I wrote several years ago that a human being can concentrate and focus on a single thought for about eight seconds before drifting on to another subject. Himself points out that twelve seconds might be a bit more accurate but I suspect my own norm is on the low side. Whereas I am intellectually lazy and will reject a book merely because the type is too small or the pages too thin, Himself has discipline and is challenged and thrilled and determined to make conquest of material that’s impenetrable to 8 second gals like me. Apparently he even has sufficient mental discipline to meditate when not interrupted by my arrival home with groceries for him to unload. When we were temple regulars I remember hours of boredom but there were also moments when I would feel high and lifted by the feeling of praying in a room full of praying. I breathe in when we light the Shabbat candles and I feel the light and my little family, and it is probably only about 8 seconds before we go back to fighting about what to watch on t.v., but in the flash of light and sizzle of wick there is God for me.

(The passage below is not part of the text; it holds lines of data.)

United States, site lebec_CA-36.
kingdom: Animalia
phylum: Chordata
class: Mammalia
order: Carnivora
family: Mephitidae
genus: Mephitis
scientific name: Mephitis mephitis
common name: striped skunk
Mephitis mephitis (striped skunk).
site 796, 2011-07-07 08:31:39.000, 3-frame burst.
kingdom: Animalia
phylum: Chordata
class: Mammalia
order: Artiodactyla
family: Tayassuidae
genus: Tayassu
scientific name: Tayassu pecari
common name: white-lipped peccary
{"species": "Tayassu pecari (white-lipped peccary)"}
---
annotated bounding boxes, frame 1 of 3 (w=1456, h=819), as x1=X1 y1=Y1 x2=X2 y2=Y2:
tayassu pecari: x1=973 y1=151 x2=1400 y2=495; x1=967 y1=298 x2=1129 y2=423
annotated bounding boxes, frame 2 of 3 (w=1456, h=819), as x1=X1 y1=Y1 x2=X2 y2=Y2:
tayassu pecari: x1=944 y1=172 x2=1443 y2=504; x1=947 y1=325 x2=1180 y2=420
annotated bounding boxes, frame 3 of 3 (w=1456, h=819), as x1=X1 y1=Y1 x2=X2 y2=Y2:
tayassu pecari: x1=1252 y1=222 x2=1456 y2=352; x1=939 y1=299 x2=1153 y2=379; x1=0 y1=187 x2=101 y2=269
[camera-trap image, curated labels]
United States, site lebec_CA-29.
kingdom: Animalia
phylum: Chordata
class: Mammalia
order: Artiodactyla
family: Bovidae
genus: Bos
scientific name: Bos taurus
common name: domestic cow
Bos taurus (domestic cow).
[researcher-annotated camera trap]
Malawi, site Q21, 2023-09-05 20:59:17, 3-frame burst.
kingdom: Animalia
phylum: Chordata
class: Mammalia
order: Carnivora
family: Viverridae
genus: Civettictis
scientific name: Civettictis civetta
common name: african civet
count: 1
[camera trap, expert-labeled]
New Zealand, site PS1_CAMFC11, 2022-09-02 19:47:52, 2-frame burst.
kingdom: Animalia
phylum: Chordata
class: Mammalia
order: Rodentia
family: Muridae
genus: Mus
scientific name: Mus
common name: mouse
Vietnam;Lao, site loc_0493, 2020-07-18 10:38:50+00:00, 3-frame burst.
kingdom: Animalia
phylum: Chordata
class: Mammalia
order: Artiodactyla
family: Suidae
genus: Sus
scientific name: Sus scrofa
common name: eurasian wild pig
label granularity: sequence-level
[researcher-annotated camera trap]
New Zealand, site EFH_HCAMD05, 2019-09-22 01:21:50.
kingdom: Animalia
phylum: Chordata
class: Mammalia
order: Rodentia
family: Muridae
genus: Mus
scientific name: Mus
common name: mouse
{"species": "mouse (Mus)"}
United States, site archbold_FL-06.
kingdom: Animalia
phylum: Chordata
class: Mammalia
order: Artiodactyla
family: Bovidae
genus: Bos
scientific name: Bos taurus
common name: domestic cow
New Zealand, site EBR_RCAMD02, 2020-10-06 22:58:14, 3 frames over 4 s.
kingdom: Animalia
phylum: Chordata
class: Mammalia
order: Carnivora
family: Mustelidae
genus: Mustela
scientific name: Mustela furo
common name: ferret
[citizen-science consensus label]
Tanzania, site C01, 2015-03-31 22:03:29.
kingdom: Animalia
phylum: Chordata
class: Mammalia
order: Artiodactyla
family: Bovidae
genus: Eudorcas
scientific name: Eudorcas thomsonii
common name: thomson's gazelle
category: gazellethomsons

Himself this week introduced me to a fresh inspiration, Antonio Gramsci, the Italian politician and theoretician whose work on the theory of cultural hegemony was influential to educational theorists like Paulo Freire. Gramsci made a distinction between the old school intelligentsia, aloof from the unwashed masses but determined to cram ruling class culture down their throats and what he called “working thinkers” who use their intellectual advantages to help give voice to and validate the proletariat experience.

The week has not been stellar but I am grateful that I don’t live in prison or Burma or Somalia and given the asshole prime minister, even Italy. I feel beaten down and ashamed by the paucity of mercy in the world. I have always known that prayer makes me feel better and more inclined to feel compassion but maybe now that I know it will make me physically better, perhaps I’ll be able to feel less self conscious and muster better concentration. My parents broke apart. My mother pushed my dad away and over forty years later, screams for him to save her. I am sustained by eight second brushes with the divine and holding close Himself and my boys and stalwart friends. I feel the weight of all the screams that go unheard. Gramsci, my hero of the week, brought to me by Himself, the hero of my life, requested the epitaph, “I’m a pessimist because of intelligence but an optimist because of will.” I pray for those whose screams are never heard, and for myself, sufficient strength of will to know light.

Shabbat Shalom.

2 comments:

John L. Murphy / "FionnchĂș" said...

I only tried meditating once so far, until first the Corgi and then your car inevitably interrupted. So, stop embarrassing me! I only wrote about it first in Irish, to save myself added shame.

I'm sorry about your mom's decline, and words fail me in adding to your chronicle of her slipping away. I had no idea Al was front-page news overseas; I suppose that adds a frisson to the endless loop of "Lockup" and "Lockdown" that comprises your on-couch, in-house fare du jour?

It's Havdalah when the wick gets quenched in the water, with all that ensuing Queen of Shabbat symbolism! One wonders how many weary women of the households, then or now, find inspiration at a long week's end that only extends into a tiresome weekend, in such imaginative rituals, but I hope in your own secret way, you find solace there. xxx me

harry said...

Gramsci? Friere...? Wow... Habermas next up to bat?

What an image of Adele calling out to the long, long gone Al.